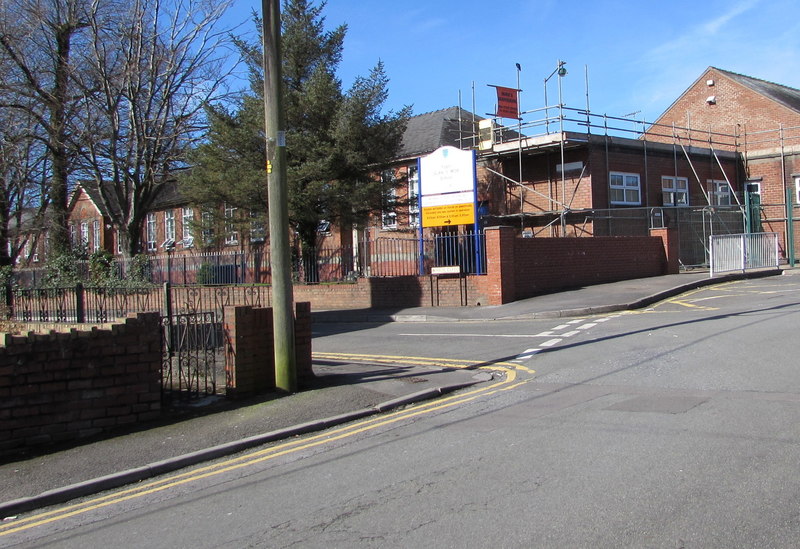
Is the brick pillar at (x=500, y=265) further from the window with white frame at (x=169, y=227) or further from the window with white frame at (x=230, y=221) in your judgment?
the window with white frame at (x=169, y=227)

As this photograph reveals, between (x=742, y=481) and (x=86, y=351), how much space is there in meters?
6.40

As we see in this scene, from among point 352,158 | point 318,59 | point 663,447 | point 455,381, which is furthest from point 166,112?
point 663,447

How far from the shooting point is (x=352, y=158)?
2427 cm

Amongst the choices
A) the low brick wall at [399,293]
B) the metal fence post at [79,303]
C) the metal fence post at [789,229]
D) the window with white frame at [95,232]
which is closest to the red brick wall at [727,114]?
the metal fence post at [789,229]

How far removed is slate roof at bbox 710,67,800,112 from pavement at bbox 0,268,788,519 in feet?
114

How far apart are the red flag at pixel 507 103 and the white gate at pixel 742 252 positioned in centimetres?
980

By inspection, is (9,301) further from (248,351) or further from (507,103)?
(507,103)

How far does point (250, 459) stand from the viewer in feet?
21.8

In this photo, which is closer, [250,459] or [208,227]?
[250,459]

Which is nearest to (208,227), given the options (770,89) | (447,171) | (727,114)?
(447,171)

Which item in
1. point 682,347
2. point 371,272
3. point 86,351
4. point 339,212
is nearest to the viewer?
point 86,351

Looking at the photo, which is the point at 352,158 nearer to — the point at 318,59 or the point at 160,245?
the point at 318,59

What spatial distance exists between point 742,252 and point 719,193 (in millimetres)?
10319

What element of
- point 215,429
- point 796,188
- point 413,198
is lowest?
point 215,429
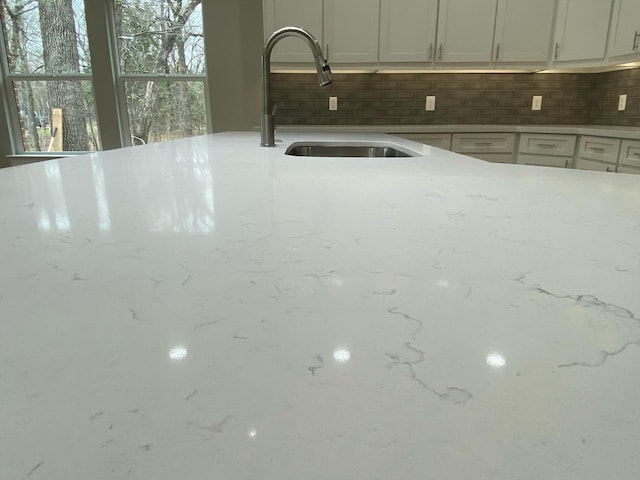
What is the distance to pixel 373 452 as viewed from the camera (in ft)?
0.72

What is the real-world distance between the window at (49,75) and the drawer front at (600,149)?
4.17m

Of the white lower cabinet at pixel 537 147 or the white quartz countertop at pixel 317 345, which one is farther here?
the white lower cabinet at pixel 537 147

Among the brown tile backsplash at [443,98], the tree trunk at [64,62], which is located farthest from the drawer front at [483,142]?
the tree trunk at [64,62]

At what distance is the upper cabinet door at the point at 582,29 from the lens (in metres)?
3.11

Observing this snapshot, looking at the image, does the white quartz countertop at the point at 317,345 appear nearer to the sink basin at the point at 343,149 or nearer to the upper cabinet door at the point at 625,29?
the sink basin at the point at 343,149

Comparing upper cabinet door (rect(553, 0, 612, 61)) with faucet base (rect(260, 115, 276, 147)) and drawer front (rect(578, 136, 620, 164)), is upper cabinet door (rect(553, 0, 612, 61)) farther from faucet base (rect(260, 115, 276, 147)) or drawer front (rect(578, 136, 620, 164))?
faucet base (rect(260, 115, 276, 147))

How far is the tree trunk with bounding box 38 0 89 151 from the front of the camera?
13.1 feet

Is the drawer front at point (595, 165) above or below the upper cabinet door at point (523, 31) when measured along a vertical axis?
below

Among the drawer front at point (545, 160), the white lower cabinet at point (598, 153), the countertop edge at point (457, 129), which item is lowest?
the drawer front at point (545, 160)

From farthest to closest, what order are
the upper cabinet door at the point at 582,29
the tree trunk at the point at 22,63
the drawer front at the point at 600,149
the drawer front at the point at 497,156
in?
----
* _Task description_: Reproduce all the items above, switching every "upper cabinet door" to "wall cabinet door" and keeping everything else unchanged. Omit the pictures.

* _Exercise response_:
Is the brick pillar at (x=500, y=265) further from the window with white frame at (x=169, y=227) or further from the window with white frame at (x=230, y=221) in your judgment?
the window with white frame at (x=169, y=227)

As this photograph reveals, between (x=742, y=481) and (x=86, y=351), how much space is there in meters?
6.40

As we see in this scene, from among point 352,158 | point 318,59 | point 663,447 | point 455,381, which is furthest from point 166,112?
point 663,447

How far from the shooting point is (x=352, y=158)?
2427 cm

Amongst the choices
A) the low brick wall at [399,293]
B) the metal fence post at [79,303]
C) the metal fence post at [789,229]
D) the window with white frame at [95,232]
which is closest to the red brick wall at [727,114]?
the metal fence post at [789,229]

How far removed is slate roof at bbox 710,67,800,112 from pavement at bbox 0,268,788,519 in feet?
114

How far apart are the red flag at pixel 507 103 and the white gate at pixel 742 252 positioned in centimetres?
980

By inspection, is (9,301) further from (248,351) or further from (507,103)?
(507,103)

How far does point (250, 459) stand from the viewer in feet?
21.8

In this photo, which is closer, [250,459] or [208,227]?
[250,459]

Which is nearest to (208,227), given the options (770,89) | (447,171) | (727,114)?
(447,171)

Which item in
1. point 682,347
2. point 371,272
3. point 86,351
4. point 339,212
is nearest to the viewer?
point 86,351

Looking at the photo, which is the point at 352,158 nearer to — the point at 318,59 or the point at 160,245?
the point at 318,59

What spatial distance exists between point 742,252 and point 719,193 (in millimetres)?
10319

What element of
- point 215,429
- point 796,188
- point 413,198
is lowest?
point 215,429
What is the distance to pixel 373 452 as viewed from the camera (in ft)?
0.72

What is the real-world distance between the window at (49,75) and the drawer front at (600,149)?
4.17m

Of the white lower cabinet at pixel 537 147 or the white quartz countertop at pixel 317 345, which one is farther here?
the white lower cabinet at pixel 537 147

Among the brown tile backsplash at [443,98], the tree trunk at [64,62], which is located farthest from the drawer front at [483,142]?
the tree trunk at [64,62]

At what distance is the wall cabinet door at the point at 582,29 from the lens (in metres)?
3.11

Observing this snapshot, looking at the image, does the white quartz countertop at the point at 317,345 appear nearer to the sink basin at the point at 343,149 or nearer to the wall cabinet door at the point at 625,29?
the sink basin at the point at 343,149

Comparing wall cabinet door (rect(553, 0, 612, 61)) with faucet base (rect(260, 115, 276, 147)) and drawer front (rect(578, 136, 620, 164)), is wall cabinet door (rect(553, 0, 612, 61)) farther from faucet base (rect(260, 115, 276, 147)) or drawer front (rect(578, 136, 620, 164))?
faucet base (rect(260, 115, 276, 147))

How far is the tree trunk with bounding box 38 0 89 151 from the front of the camera?
13.1 feet

Is the drawer front at point (595, 165) above or below the wall cabinet door at point (523, 31) when measured along a vertical axis?
below

Among the drawer front at point (545, 160), the white lower cabinet at point (598, 153), the countertop edge at point (457, 129), which item is lowest?
the drawer front at point (545, 160)

From farthest to closest, what order are
the wall cabinet door at the point at 582,29
the tree trunk at the point at 22,63
the drawer front at the point at 600,149
the drawer front at the point at 497,156
in?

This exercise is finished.